I tried this a few times and seems like a race condition. Unless we sort this out, we'll just have to let users know if they hit this to try again or run:
./hpcts destroy
./hpcts start
The above should always bring everything back up fresh without having to re-download the images.
:face_palm - I'm sorry that I thought this was settled. Yes we likely need to run nginx_stage
after we start SSSD. My sincere apologies.
without having to re-download the images.
It's not about downloading the images - it's about starting a container that had previously been started. They don't need a new image, they need a new/fresh container. Not starting an older container.
I believe docker-compose down
stops and removes containers whereas docker-compose stop
just stops existing containers so that it can start them up again later.
It would be nice if users could stop the containers and restart them later without losing their state. For example, user completes the first half of the tutorial, stop containers go eat lunch etc.
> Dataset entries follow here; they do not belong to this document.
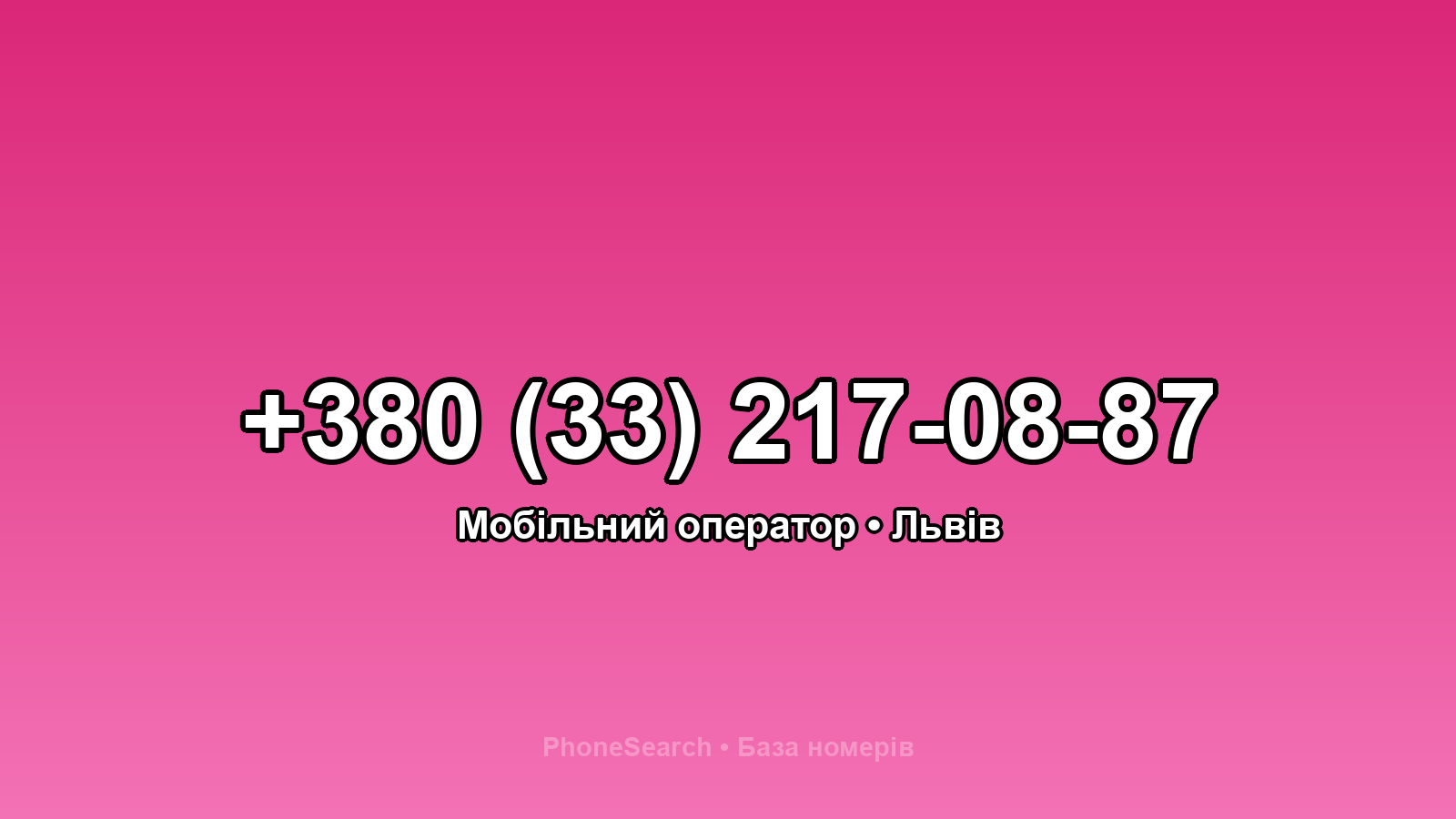 Номер +380 (33) 217-08-87 - вариант 2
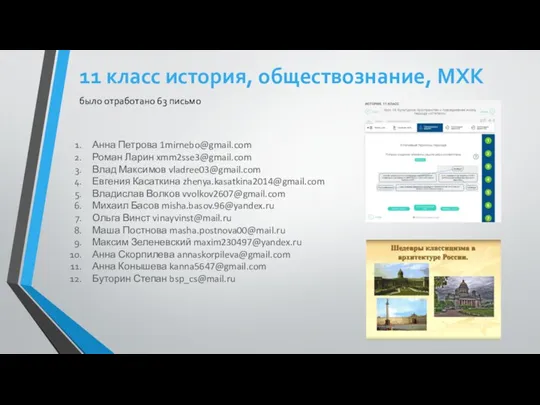 11 класс история, обществознание, МХК Анна Петрова 1mirnebo@gmail.com Роман Ларин xmm2sse3@gmail.com Влад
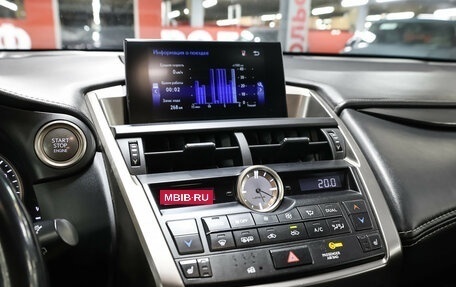 Lexus NX I, 2017 год, 1 967 000 рублей, 18 фотография
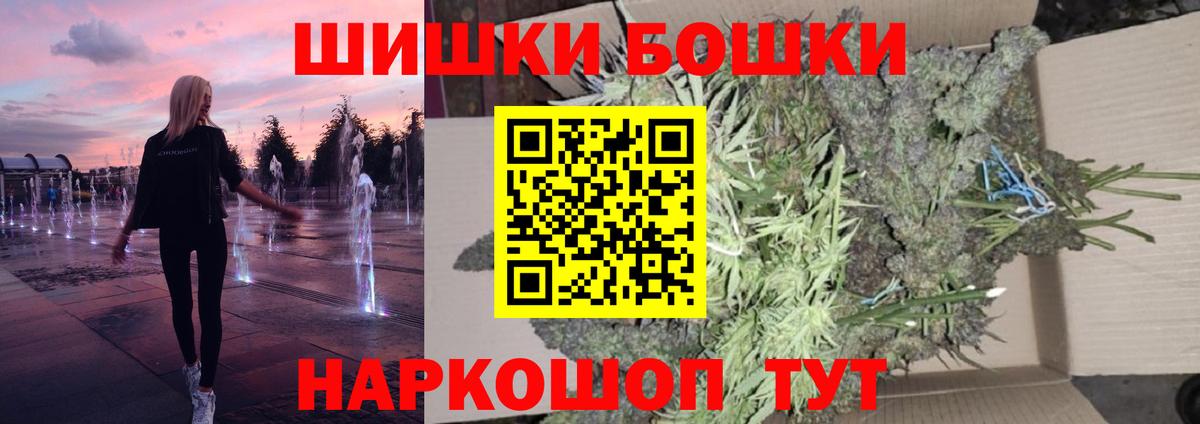 Каннабис White Widow  Марихуана индика  Канабис SATIVA & INDICA  Избербаш  Вход с VPN 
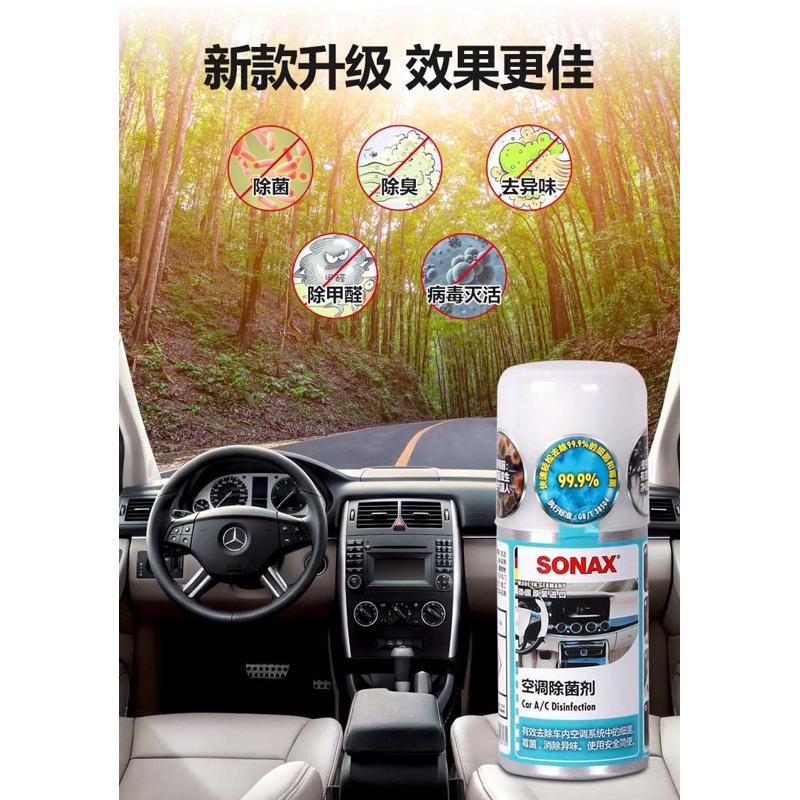 德国SONAX汽车空调系统清洗剂清洁除菌杀菌抑菌除臭去异味323100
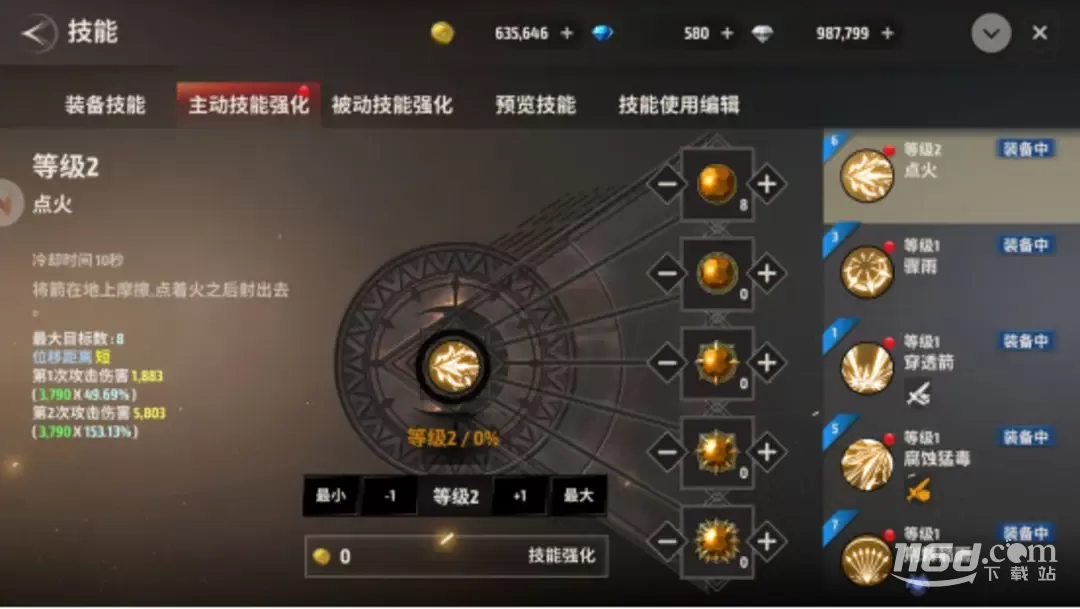 《戰(zhàn)之刃幸存者》技能怎么強(qiáng)化攻略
Then come back and start containers again should allow them to pick up where they left off. This flow currently works:
OnDemand restarts just fine, however a
docker-compose down
stops and removes the containers (and any networks).This flow causes OnDemand to come backup in "offline mode":
@johrstrom Any thoughts? Seems like we should be able to support the stop/start of the containers.